• Problem to solve:
Tally how many lines in the data hold the word "United", and give the result with no other text.

• Dataset:
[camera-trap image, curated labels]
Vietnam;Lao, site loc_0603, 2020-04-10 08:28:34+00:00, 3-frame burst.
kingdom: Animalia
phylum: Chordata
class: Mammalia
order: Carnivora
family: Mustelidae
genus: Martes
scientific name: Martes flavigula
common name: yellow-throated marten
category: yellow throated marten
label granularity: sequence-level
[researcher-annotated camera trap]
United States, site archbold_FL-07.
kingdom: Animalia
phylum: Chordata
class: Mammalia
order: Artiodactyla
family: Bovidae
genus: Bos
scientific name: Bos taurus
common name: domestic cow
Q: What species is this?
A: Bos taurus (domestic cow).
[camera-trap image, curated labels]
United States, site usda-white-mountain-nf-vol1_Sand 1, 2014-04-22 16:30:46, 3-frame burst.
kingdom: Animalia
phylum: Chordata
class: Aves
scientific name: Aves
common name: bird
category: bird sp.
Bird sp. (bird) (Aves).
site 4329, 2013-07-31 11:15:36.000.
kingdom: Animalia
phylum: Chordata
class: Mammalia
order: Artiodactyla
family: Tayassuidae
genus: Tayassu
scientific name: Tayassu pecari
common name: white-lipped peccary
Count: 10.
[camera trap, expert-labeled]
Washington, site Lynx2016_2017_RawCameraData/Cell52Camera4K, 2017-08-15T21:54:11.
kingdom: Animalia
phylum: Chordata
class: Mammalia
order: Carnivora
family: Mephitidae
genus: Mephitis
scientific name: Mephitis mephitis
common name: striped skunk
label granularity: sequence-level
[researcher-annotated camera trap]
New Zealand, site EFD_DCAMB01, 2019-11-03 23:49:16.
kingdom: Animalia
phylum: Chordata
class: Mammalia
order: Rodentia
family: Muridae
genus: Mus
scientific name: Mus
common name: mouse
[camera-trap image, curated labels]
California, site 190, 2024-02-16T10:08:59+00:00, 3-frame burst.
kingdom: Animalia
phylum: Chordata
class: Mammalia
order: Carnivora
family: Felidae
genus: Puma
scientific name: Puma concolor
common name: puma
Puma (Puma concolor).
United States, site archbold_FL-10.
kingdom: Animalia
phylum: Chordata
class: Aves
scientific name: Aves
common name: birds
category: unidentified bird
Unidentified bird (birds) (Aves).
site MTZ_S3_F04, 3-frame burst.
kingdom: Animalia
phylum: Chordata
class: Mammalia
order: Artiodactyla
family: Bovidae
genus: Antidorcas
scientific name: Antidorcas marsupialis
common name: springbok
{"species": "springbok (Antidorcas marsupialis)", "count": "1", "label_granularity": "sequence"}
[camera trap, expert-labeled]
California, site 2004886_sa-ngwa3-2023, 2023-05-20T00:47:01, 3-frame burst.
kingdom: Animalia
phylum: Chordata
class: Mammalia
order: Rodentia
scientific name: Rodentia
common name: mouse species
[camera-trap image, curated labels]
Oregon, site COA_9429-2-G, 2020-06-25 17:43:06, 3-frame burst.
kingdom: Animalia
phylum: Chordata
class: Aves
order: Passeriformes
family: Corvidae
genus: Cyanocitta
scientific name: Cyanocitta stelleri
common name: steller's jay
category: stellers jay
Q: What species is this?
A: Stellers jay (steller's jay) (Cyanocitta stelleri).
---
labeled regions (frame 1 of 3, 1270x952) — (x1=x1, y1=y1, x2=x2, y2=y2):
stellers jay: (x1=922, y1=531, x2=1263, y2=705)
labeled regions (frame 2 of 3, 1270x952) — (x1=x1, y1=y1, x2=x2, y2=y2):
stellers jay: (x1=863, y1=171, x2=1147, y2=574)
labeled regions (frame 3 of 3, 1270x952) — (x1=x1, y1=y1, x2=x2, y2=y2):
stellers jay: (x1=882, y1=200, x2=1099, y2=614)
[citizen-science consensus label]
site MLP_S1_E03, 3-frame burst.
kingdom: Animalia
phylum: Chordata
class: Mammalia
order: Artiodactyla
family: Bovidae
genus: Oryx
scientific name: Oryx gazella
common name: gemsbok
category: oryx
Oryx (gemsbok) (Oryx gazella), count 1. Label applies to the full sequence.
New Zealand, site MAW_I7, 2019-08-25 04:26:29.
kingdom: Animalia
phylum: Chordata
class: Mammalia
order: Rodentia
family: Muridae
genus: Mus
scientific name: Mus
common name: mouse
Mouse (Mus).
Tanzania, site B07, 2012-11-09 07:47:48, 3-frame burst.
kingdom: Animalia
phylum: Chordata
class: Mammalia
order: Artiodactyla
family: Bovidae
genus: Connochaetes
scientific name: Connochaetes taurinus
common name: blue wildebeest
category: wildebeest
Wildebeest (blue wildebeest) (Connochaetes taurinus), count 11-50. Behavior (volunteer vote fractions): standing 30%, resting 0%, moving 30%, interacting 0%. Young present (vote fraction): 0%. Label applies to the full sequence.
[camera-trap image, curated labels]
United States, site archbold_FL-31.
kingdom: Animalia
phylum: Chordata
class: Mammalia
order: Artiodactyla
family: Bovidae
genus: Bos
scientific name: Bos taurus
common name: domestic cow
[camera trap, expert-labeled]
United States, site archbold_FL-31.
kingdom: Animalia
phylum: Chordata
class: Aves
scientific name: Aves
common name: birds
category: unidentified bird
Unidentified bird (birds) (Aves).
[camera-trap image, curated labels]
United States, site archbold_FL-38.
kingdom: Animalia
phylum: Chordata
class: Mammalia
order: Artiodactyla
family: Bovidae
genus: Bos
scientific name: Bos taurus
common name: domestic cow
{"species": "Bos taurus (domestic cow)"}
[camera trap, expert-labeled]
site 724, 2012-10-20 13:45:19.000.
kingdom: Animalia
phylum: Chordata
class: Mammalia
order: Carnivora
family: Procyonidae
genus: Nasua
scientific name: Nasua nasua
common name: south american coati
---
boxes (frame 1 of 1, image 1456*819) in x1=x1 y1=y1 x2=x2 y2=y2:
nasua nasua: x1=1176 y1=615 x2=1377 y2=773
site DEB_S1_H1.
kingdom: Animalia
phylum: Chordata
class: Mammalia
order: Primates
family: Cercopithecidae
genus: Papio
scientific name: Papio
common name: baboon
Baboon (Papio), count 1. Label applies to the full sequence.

• Written answer:
6